Impact of heterogeneous network structures on the evolution of group behavior

This study systematically examines how complex network architectures and their transitional forms influence cooperative evolution in populations characterized by coexistence of cooperation diversity and strategy persistence. Through comparative analysis of regular ring networks, small-world (SW) networks, Erdös–Rényi (ER) random networks, scale-free (SF) networks, and their structural transitions, we reveal significant parameter-dependent variations in cooperation levels. The structural progression from regular rings to SW and subsequently to ER networks demonstrates a general enhancement of average cooperation tendency with increasing rewiring probability, interrupted by a characteristic dip in cooperator fraction during the SW-to-ER transition. Remarkably, the ER-to-SF network evolution initially elevates cooperation to universal cooperation before hub agents develop preferences for high but incomplete cooperation levels, paradoxically reducing the population-wide average cooperation tendency while preserving full cooperation prevalence. These counterintuitive phenomena are attributed to cooperation diversity’s dual role.
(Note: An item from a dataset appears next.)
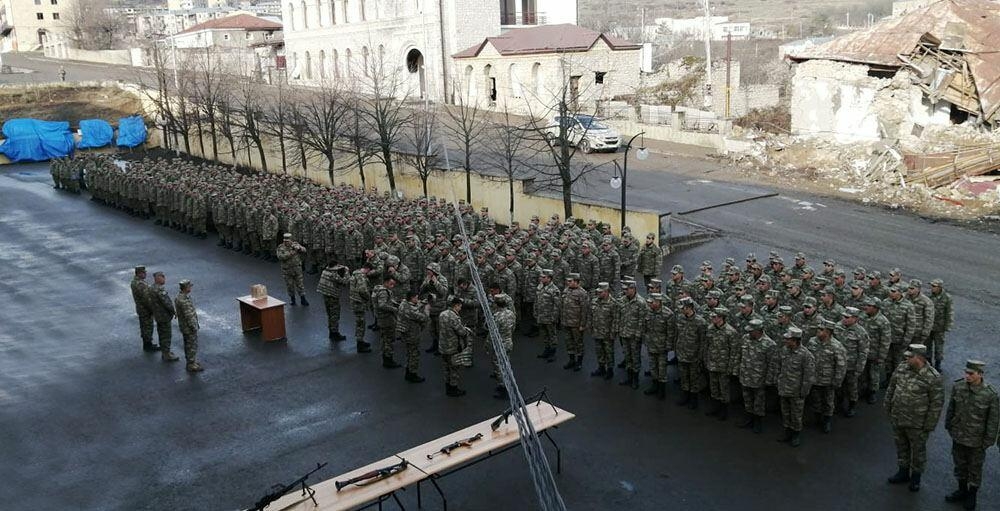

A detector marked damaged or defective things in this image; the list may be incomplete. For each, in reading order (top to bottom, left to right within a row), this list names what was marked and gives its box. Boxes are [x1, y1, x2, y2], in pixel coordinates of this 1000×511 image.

It amplifies cooperation in regular networks while enabling extreme strategy adoption in SW wised networks, and induces strategic moderation among SF network hubs. Our findings are independent of the selection intensity and highlight how network topology transitions nonlinearly reshape cooperative dynamics under the cooperation diversity introduction through structural constraints on agent interactions and heterogeneous connectivity patterns.